GIVEN REQUEST: Continue the website-capture guide below, starting right after its last line.

DOCUMENT:
--
4A: Capture Strategy
Breadth vs. Depth:
- Breadth-first: Capture as many items as possible (may be shallow)
- Depth-first: Capture complete item details (may miss some items)
Example:
- Breadth: Scrape all post titles and links (fast, ensures you have IDs)
- Depth: Download full post content, comments, attachments (slower, but complete)
Best practice: Breadth first (get IDs of everything), then depth (fill in details). If time runs out, you at least have a list of what existed.
Parallelization:
- Multiple scrapers running simultaneously (different sections/users)
- Be careful: Too aggressive = IP ban
- Use delays, rotate IPs/user agents
4B: Capture Execution
Step 1: Initial Crawl (Breadth)
- Map the site structure (what sections exist?)
- Enumerate all items (posts, users, pages)
- Store URLs/IDs in database
Step 2: Content Download (Depth)
- For each item, fetch full content
- Save text, images, videos, metadata
- Record relationships (replies, quotes, etc.)
Step 3: Iterative Refinement
- Identify gaps (missing content, broken links)
- Re-scrape failed items
- Validate as you go (don't wait until end)
--
DATASET CONTENT:
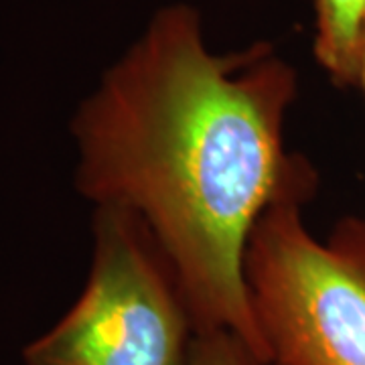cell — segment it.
<instances>
[{"label": "cell", "instance_id": "cell-1", "mask_svg": "<svg viewBox=\"0 0 365 365\" xmlns=\"http://www.w3.org/2000/svg\"><path fill=\"white\" fill-rule=\"evenodd\" d=\"M294 98L297 73L268 45L209 51L197 11L175 4L153 16L71 120L79 193L138 217L195 333L230 331L266 365L246 252L266 209L313 193L311 167L284 150Z\"/></svg>", "mask_w": 365, "mask_h": 365}, {"label": "cell", "instance_id": "cell-2", "mask_svg": "<svg viewBox=\"0 0 365 365\" xmlns=\"http://www.w3.org/2000/svg\"><path fill=\"white\" fill-rule=\"evenodd\" d=\"M304 199L264 211L250 235L246 280L272 365H365V223L321 244Z\"/></svg>", "mask_w": 365, "mask_h": 365}, {"label": "cell", "instance_id": "cell-3", "mask_svg": "<svg viewBox=\"0 0 365 365\" xmlns=\"http://www.w3.org/2000/svg\"><path fill=\"white\" fill-rule=\"evenodd\" d=\"M86 287L23 349L25 365H187L195 335L179 282L128 211L96 207Z\"/></svg>", "mask_w": 365, "mask_h": 365}, {"label": "cell", "instance_id": "cell-4", "mask_svg": "<svg viewBox=\"0 0 365 365\" xmlns=\"http://www.w3.org/2000/svg\"><path fill=\"white\" fill-rule=\"evenodd\" d=\"M314 55L333 81H359L365 53V0H313Z\"/></svg>", "mask_w": 365, "mask_h": 365}, {"label": "cell", "instance_id": "cell-5", "mask_svg": "<svg viewBox=\"0 0 365 365\" xmlns=\"http://www.w3.org/2000/svg\"><path fill=\"white\" fill-rule=\"evenodd\" d=\"M187 365H266L244 341L230 331L195 333Z\"/></svg>", "mask_w": 365, "mask_h": 365}, {"label": "cell", "instance_id": "cell-6", "mask_svg": "<svg viewBox=\"0 0 365 365\" xmlns=\"http://www.w3.org/2000/svg\"><path fill=\"white\" fill-rule=\"evenodd\" d=\"M359 83L364 86V90H365V53H364V61H361V71H359Z\"/></svg>", "mask_w": 365, "mask_h": 365}]
</instances>
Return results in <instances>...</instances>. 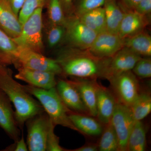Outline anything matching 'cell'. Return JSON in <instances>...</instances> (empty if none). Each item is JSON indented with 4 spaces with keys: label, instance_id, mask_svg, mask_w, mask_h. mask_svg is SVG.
--
RESULT:
Example: Credit Karma Capture Process
Day 1-3: Reconnaissance
- Manually browse forums to understand structure
- Identify 12 subforums, ~4,000 threads per forum
- Estimate: 47,000 posts total
Day 4-7: Initial Crawl
- Selenium script navigates forum pages
- Extracts thread IDs and post IDs
- Stores in SQLite database (47,211 post IDs captured)
Day 8-20: Content Download
- For each post ID, fetch:
- Post text (HTML + plaintext)
- Author username and join date
- Timestamp (posted date)
- Like/reply counts
- Quoted text (if reply)
- Save as JSON files (one per post)
- Progress: ~2,500 posts/day (3 people × ~800 posts each)
Day 21-26: Gap Filling
- Identified 342 posts that failed to download (timeouts, errors)
- Re-scraped with slower rate
- Success: 47,155 / 47,211 (99.88% capture rate)
Day 27: Final Validation
- Spot-checked 100 random posts (all looked good)
- Calculated checksums for all files
- Created manifest (list of all files + checksums)
4C: Dealing with Technical Challenges
Challenge 1: Rate Limiting
- Platform blocks you after X requests per minute
- Solution: Add delays (time.sleep() between requests), rotate IPs (VPN/proxies), use multiple accounts
Challenge 2: JavaScript Rendering
- Content doesn't appear in raw HTML (loaded by JS)
- Solution: Use browser automation (Selenium, Playwright), not simple wget
Challenge 3: Login Walls
- Need account to access content
- Solution: Create throwaway account (use privacy-respecting email), automate login in scraper
Challenge 4: CAPTCHAs
- Bot detection blocks automated access
- Solution: Manual CAPTCHA solving, CAPTCHA-solving services (2captcha, anti-captcha), reduce scraping speed (look more human)
Challenge 5: Dynamic URLs
- URLs change on each visit (session IDs, tokens)
- Solution: Extract content IDs, construct stable URLs, use API if available
Challenge 6: Server Instability
- Dying platform's servers are flaky (timeouts, errors)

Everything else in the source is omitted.